Tenía sueño porque, aunque habían celebrado la Nochevieja en casa, se habían acostado tarde. Iba leyendo los sumarios para seleccionar mentalmente los artículos que más le interesaban y, en alguno, ponía un adhesivo amarillo. Ya había revisado varias revistas profesionales cuando abrió el último número de Investigación y Ciencia. En el sumario leyó: «Nuevas perspectivas en la erradicación de la malaria», y no pudo menos que ir directamente al artículo correspondiente.

A Casimiro se le aceleró el corazón. Las nuevas perspectivas de investigación no iban en busca de la ansiada vacuna, sino de una modificación genética del mosquito que aceleraba el desarrollo del Plasmodium y le hacía vulnerable a la enfermedad.

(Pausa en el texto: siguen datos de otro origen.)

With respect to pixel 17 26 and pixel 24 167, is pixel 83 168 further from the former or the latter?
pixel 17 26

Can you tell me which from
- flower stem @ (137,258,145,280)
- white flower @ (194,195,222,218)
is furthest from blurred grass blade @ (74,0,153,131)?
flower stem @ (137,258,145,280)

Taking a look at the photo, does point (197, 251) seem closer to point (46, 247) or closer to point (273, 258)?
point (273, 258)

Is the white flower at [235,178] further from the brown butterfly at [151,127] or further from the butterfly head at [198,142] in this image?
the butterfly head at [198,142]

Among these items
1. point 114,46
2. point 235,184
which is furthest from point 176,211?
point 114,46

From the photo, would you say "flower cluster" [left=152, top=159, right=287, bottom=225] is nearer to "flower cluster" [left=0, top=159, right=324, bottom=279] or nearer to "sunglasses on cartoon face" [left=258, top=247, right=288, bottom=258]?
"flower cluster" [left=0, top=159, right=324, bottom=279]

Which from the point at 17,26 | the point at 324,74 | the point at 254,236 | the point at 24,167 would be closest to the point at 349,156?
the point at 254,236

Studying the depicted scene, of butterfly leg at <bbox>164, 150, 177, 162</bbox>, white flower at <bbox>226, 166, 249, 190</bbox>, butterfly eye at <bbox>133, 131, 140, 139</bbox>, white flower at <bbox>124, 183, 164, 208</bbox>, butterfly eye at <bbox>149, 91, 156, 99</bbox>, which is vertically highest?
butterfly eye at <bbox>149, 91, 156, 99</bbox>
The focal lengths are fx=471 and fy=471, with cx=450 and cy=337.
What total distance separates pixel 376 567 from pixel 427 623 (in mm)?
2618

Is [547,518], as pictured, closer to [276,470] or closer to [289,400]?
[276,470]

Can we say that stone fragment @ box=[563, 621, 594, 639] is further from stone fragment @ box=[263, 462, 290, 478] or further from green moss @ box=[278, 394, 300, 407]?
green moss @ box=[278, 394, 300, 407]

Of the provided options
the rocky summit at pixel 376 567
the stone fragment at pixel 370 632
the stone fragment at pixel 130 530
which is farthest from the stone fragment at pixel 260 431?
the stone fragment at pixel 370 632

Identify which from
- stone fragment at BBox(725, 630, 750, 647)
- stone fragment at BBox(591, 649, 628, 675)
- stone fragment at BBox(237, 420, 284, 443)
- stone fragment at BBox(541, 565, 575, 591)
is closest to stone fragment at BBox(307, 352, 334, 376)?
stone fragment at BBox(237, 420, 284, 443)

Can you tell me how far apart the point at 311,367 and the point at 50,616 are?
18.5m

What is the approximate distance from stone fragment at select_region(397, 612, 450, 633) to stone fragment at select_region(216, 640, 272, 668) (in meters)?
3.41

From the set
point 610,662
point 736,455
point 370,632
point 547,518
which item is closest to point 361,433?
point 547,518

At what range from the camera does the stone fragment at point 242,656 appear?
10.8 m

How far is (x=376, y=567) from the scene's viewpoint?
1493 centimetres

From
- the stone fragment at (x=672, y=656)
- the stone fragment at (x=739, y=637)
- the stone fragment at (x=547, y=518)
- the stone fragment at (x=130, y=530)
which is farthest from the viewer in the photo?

Era su teoría, expuesta por un investigador de una compañía de ingeniería genética, adquirida recientemente por una multinacional farmacéutica. Allí se aseguraba que, por este procedimiento, se pensaba erradicar la terrible enfermedad que producía más de cien millones de muertos anualmente. Era su propia teoría, por la que había luchado tanto y, además, iba a ser un magnífico negocio...

Entonces le vino a la memoria el envío de su proyecto de investigación a aquella compañía. Y recordó al indio Leiva. Volvió a su conversación con el cooperante y pensó en la Compañía de Jesús, en los siglos xvii y xviii. Finalmente se dijo: «Está claro: yo a quien me parezco, de verdad, en esta historia es al indio. ¿Vendrá de aquí lo de hacer el indio?».